La señora tenía un puesto de pescado y verduras, uno de los dos que tenía el pueblo. Pese a ser el más chico, siempre traía el mejor pescado y todos lo sabían, sobre todo Majo, que siempre se aprovechaba de su amistad para que la vendedora le separe la mejor carne. Ese era el secreto de oro del ama de casa.

La mañana de ese domingo no fue la excepción. El hijo de Simona tocó la puerta de María a las 6:00 am con una bolsa verde que ella recibió confiada; pero no se preocupó por revisar la calidad y el estado del pedido. La embaucaron. ¿Qué pensaría la tendera? ¿Qué nadie se daría cuenta? Seguro la lluvia del día anterior le impidió salir o le dio flojera, y para salvar el compromiso le dio a su «amiga» lo que tenía guardado.

Pensar en la traición hizo que la furia de Majo incrementara. En cada pisada que daba descargaba la ira que aparecía cuando repasaba la mentira en su cabeza. Apretaba las hazas de la fuente con tanta presión, que si estas hubieran sido de vidrio, se hubieran quebrado en un instante.

Algunos de sus vecinos la veían caminar en ese estado, pero nadie la detuvo; si algo sabían bien era que nadie debía interponerse cuando la señora Quiñones estaba molesta.

Tras unos minutos de recorrido llegó al puesto «El encanto del mar». Era una casa muy pequeña, la pared del frente era de adobe y el peso del techo empezaba a inclinarla hacia adelante.

Apenas cruzó el umbral de la puerta, Simona la recibió con una sonrisa en la cara, sucia por la sangre y el sudor.

—Hola, comadre ¿Cómo estás? ¿Qué tal te salió el ceviche? ¿Qué, nos vienes a invitar? —dijo, y soltó una risotada.

En el interior del lugar había dos mujeres más, que evaluaban el estado del jurel y las caballas.

La morena dejó la fuente en un banco de plástico que estaba en una esquina. Respiraba a grandes lapsos para tratar de calmarse, pero no lo consiguió.

—¿En serio me preguntas eso? ¿De verdad? Hay que ser bien conchuda para preguntarme eso —Respondió esta, que soltó toda la frustración contenida de esa mañana.
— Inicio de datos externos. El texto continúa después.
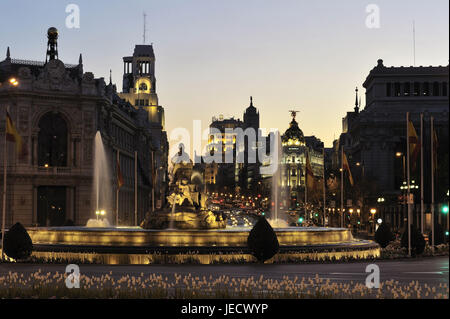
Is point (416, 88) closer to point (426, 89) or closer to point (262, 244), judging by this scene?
point (426, 89)

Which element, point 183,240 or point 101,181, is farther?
point 101,181

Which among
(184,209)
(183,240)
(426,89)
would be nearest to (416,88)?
(426,89)

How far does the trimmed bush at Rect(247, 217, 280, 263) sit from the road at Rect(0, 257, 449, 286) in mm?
949

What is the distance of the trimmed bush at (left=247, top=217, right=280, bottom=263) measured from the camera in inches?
1471

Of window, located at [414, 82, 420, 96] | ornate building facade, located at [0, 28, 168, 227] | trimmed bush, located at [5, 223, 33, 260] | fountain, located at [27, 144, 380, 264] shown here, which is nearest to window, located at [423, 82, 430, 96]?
window, located at [414, 82, 420, 96]

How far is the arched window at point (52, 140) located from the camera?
87.6m

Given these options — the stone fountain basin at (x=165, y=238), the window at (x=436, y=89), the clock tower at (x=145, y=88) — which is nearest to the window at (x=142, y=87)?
the clock tower at (x=145, y=88)

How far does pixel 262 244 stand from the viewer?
3731 cm

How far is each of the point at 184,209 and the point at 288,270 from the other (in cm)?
1415

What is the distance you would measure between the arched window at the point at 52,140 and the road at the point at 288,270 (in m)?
52.2
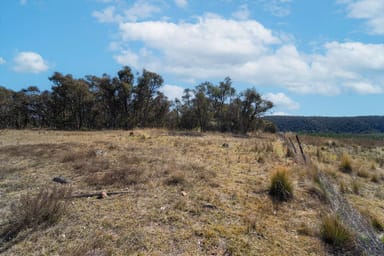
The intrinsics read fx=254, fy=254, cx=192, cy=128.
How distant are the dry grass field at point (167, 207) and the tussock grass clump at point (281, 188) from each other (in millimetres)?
130

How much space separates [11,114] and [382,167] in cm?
3804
—Ey, ¿qué tienes? —Simona la miraba incrédula, mientras las dos compradoras detuvieron su inspección para enterarme del chisme.

—Como que qué tengo, socojuda. Me diste pescado malo y me jodiste la comida.

La dueña de la tienda se sobresaltó, pero no le siguió el juego. Ya otras veces vio como la negra explotaba, y sabía que lo mejor sería mantener la compostura.

—Oye, chola, cálmate, yo te mandé el cabrillón como todas las veces, Miguel te lo ha llevado hasta la puerta de tu casa. —El niño justo salía de un pasadizo que daba al interior— Mijo, ¿Tú le llevaste la carne, verda'?

—Sí, ma'. En una bolsa verde, como me lo diste.

—¿No se te habrá caído en el camino por andar jugando en el celular?

—No, ma, nada que ver. Con todos los charcos que hay, ni que fuera tan cojudo como para no ver por dónde voy.

Majo bajó la guardia un poco. Quizá existía una poquísima posibilidad de que la mujer a la que gritaba no tuviera nada que ver.

—Seguro que me diste pescado guardado, tremenda flojonaza de mierda, no te levantaste para ir a la terminal.

La señora trataba de controlarse, pero cada vez le costaba más.

—Comadre, —le dijo en tono conciliador— yo no te he jugado chueco, si hasta el marido de la Sole me llevó en su moto para hacer las compras.

Unas de las presentes, que no despegaban sus oídos de la discusión, asintió.

—Así es, —dijo— el Jaime se levantó desde tempranito para llevar a la Simona, regresó como a eso de las seis.

Ahora sí, todo estaba perdido. Una vez más, la mujer se quedó sin palabras, y por tercera vez salió de una casa con una fuente de ceviche en las manos, herida.